Qui, au sein de Transport Canada, a pris la décision de permettre à cette entreprise délinquante d’exploiter des équipages avec une seule personne à bord, et malgré une opposition majeure au sein même de Transport Canada ? Y a-t-il un dysfonctionnement plus profond au sein du ministère ? Ou une relation beaucoup trop confortable avec l’industrie ferroviaire ? Ou les deux ?

Toutes les actions légales ont été réglées à huis clos sans procès, à l’exception du procès criminel médiatisé contre les trois travailleurs de première ligne. La preuve jugée recevable dans ce procès était si limitée qu’elle excluait même… le rapport du BST.

Les seules personnes qui ont témoigné étaient des employés de niveau inférieur de l’entreprise, un inspecteur du gouvernement et des enquêteurs de la police. Aucun dirigeant d’entreprise, aucun haut fonctionnaire, aucun politicien responsable de la réglementation globale ; aucun leader de l’industrie n’a été obligé de témoigner.

Des hauts placés au gouvernement et les acteurs de l’industrie ont intérêt à laisser dans l’ombre le rôle joué par la surveillance déficiente et celui du principe d’autoréglementation de l’entreprise dans les causes de la catastrophe.

L’industrie du transport de pétrole

Le transport par chemin de fer du pétrole bitumineux est en croissance au Canada et l’Association internationale de l’énergie estime que le trafic doublera au cours des deux prochaines années. Compte tenu de l’incertitude entourant Kinder Morgan, l’augmentation pourrait être considérablement plus importante.
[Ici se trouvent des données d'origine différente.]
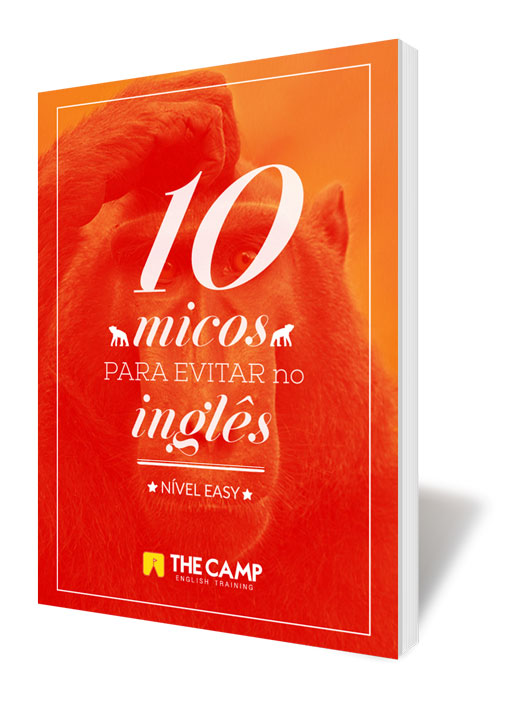 ebook 10 micos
Les arguments du premier ministre Trudeau en faveur des pipelines sont en partie fondés sur le fait qu’ils seraient plus sécuritaires que le transport ferroviaire. En dépit de ces affirmations et peu importe si l’on construit plus de pipelines ou non, les trains pétroliers continueront à circuler à travers les villes et les villages du pays pour les années à venir.

Même si des améliorations modestes ont été apportées à la sécurité ferroviaire à la suite de la catastrophe de Lac-Mégantic, des risques majeurs subsistent. Une commission d’enquête peut faire la lumière sur de nombreuses questions qui demeurent sans réponse, notamment en ce qui a trait à la responsabilité des échelons supérieurs du gouvernement et de l’industrie dans la pire tragédie ferroviaire de l’histoire moderne du Canada. Enfin, seule une commission semble en mesure de conduire à des changements de politique pouvant réellement améliorer la sécurité et empêcher qu’une histoire si effroyable se répète.

Ancien directeur exécutif du Centre canadien de politiques alternatives, l’auteur, Bruce Campbell, a reçu une bourse de la Fondation du droit de l’Ontario pour son travail à Lac-Mégantic. Il a été professeur invité à la faculté de droit de l’Université d’Ottawa en 2016. Il a écrit un livre sur la tragédie.